House Speaker Nancy Pelosi responded to the sudden dismissal of Mark Esper on Monday, calling Donald Trump’s decision to dismiss the Secretary of Defense “disturbing” in a statement released shortly after the President’s announcement. The California Democrat suggested that Esper’s dismissal indicated Trump’s determination to sow discord in Washington before he left the White House.
“The abrupt dismissal of Secretary of Defense Esper is disturbing evidence that President Trump intends to use his last days in office to sow chaos in our American democracy and around the world,” Pelosi said in the statement. “Continuity and stability are always important during a presidential transition; they are absolutely essential at this moment as this historically erratic administration prepares to leave.
Trump announced Esper’s dismissal in a tweet on Monday afternoon. The President also said that Christopher Miller, a national security official who previously headed the Federal Counter-Terrorism Center, would replace Esper as acting Secretary of Defense.
“Chris will do a BIG job,” Trump wrote. “Mark Esper was fired. I want to thank him for his service.”
… Chris will do a BIG job! Mark Esper has been fired. I want to thank him for his service.
– Donald J. Trump (@realDonaldTrump) November 9, 2020
Esper’s dismissal raised suspicions that others in the administration might be threatened with dismissal before Trump’s term ends in January and Joe Biden takes office. Since the election data began to tilt in Biden’s favor in the days after the polls closed, Trump has made numerous efforts to challenge the election results.
While it is not expected that the handful of lawsuits supported by his campaign will hold up in court, many believe that the president will not quietly leave office. In light of Esper’s dismissal, some are suggesting that the president dismiss other federal officials with whom he clashed during his time in the White House.

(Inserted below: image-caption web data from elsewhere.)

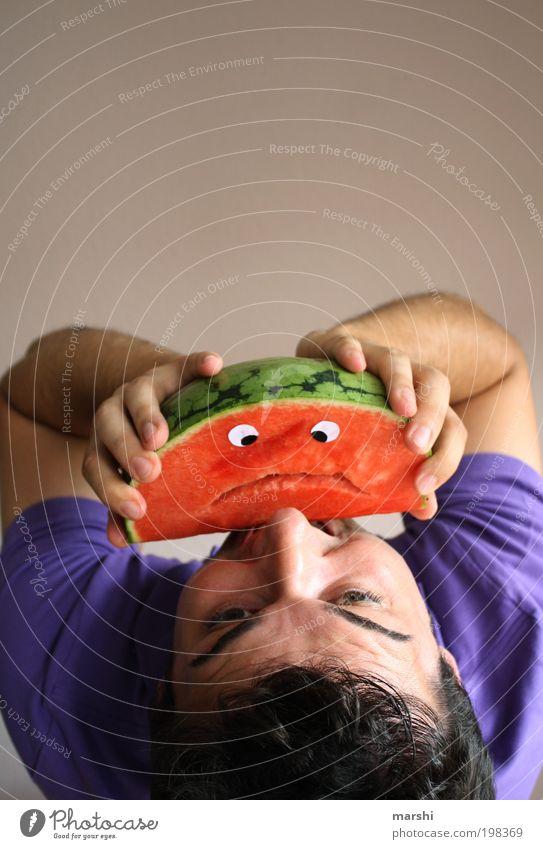 lebendig verschlungen Mensch Mann grün rot Gesicht Auge Ernährung Leben Gefühle Kopf Stimmung Gesundheit Erwachsene Essen Lebensmittel maskulin
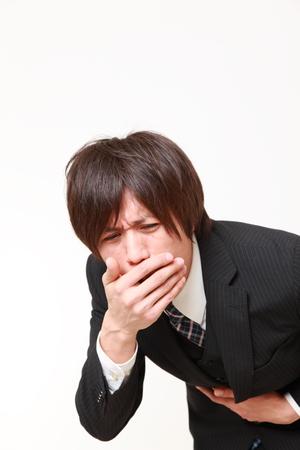 vomito: hombre v�mitos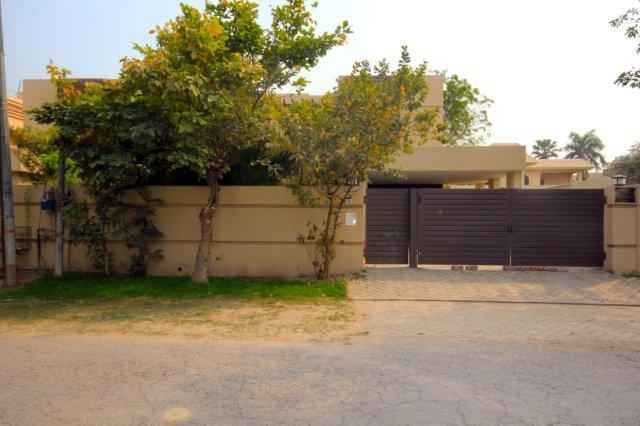 1 kanal Beautiful House near McDonald for Rent in Phase 3 DHA
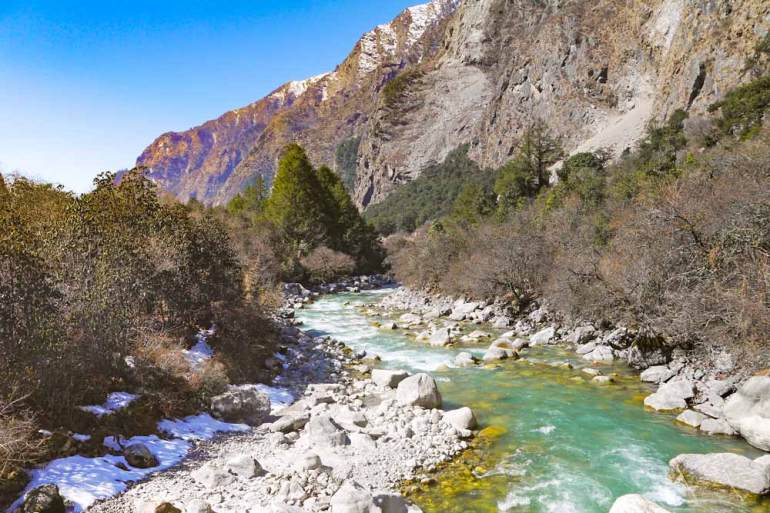 Scenery on the trek on the way to Langtang village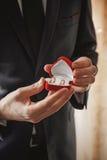 Anneaux de mariage dans les mains des hommes Photographie stock libre de droits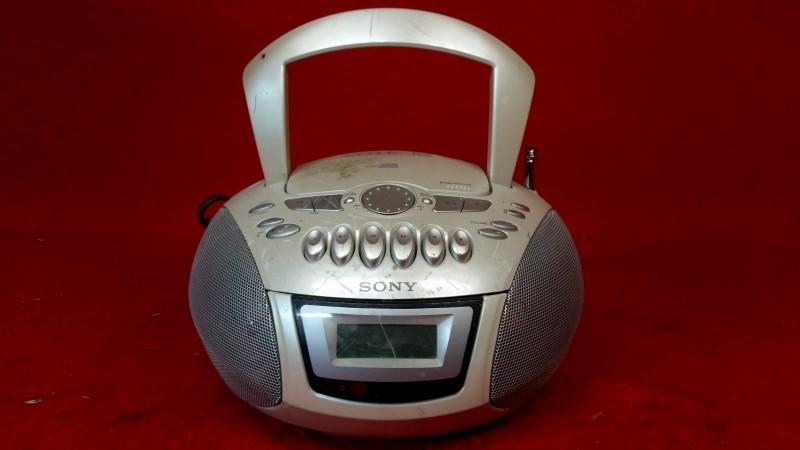 SONY Boom Box CFD-E75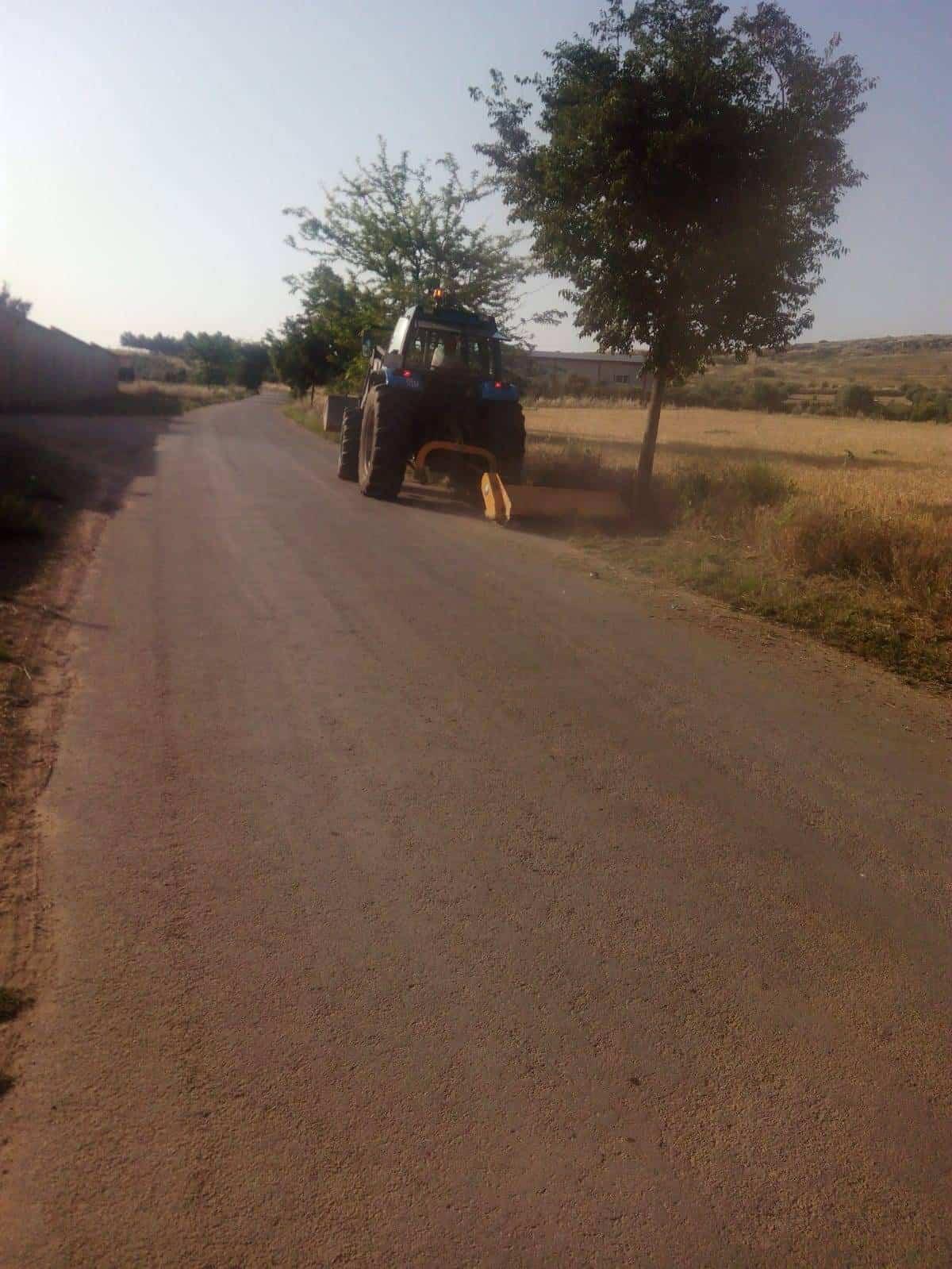 acondicionamiento camino san cristobal - Limpieza de las cunetas y firmes del camino de San Cristobal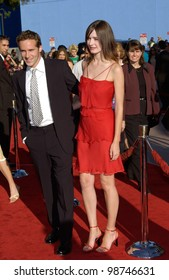 Actor ALESSANDRO NIVOLA & girlfriend British actress EMILY MORTIMER at the world premiere, in Los Angeles, of his new movie Jurassic Park III. 16JUL2001.   Paul Smith/Featureflash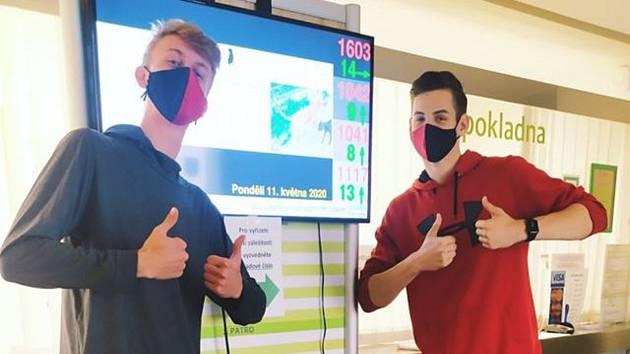 Studenti jako koronaviroví koordinátoři městského úřadu.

“It is worrying that reports show that this dismissal was an act of retaliation by the President, allegedly because of Secretary Esper’s refusal to send military troops on active duty to suppress peaceful demonstrations against police brutality,” Pelosi said in Monday’s statement. She was referring to reports of Trump’s outrage after Esper’s calls for the military to be sent to areas where protests broke out during the summer were quashed.
“Most worrying, however, is that the timing of this dismissal raises serious questions about Trump’s planned actions for the last days of his administration,” continued the House spokeswoman. “Time and again, Trump’s recklessness endangers our national security. It is disturbing and dangerous that at this precarious moment our military is now led by an official who has not been confirmed for this position by the Senate.
Democratic Senator Mark Warner, Deputy Chairman of the Senate Intelligence Committee, shared Pelosis’s concern. In a separate statement, he urged Trump not to remove any more intelligence or security officers who had previously been confirmed by the Senate.
“I am deeply concerned that President Trump has dismissed Secretary of Defense Mark Esper just 72 days before a new president takes office and during a spreading global pandemic,” Warner said. “There is no doubt that our opponents are already looking for vulnerabilities that they can exploit to undermine America’s global leadership and national security during this transition period.
Washington Newsday turned to the White House for comment, but did not receive a response in time for publication.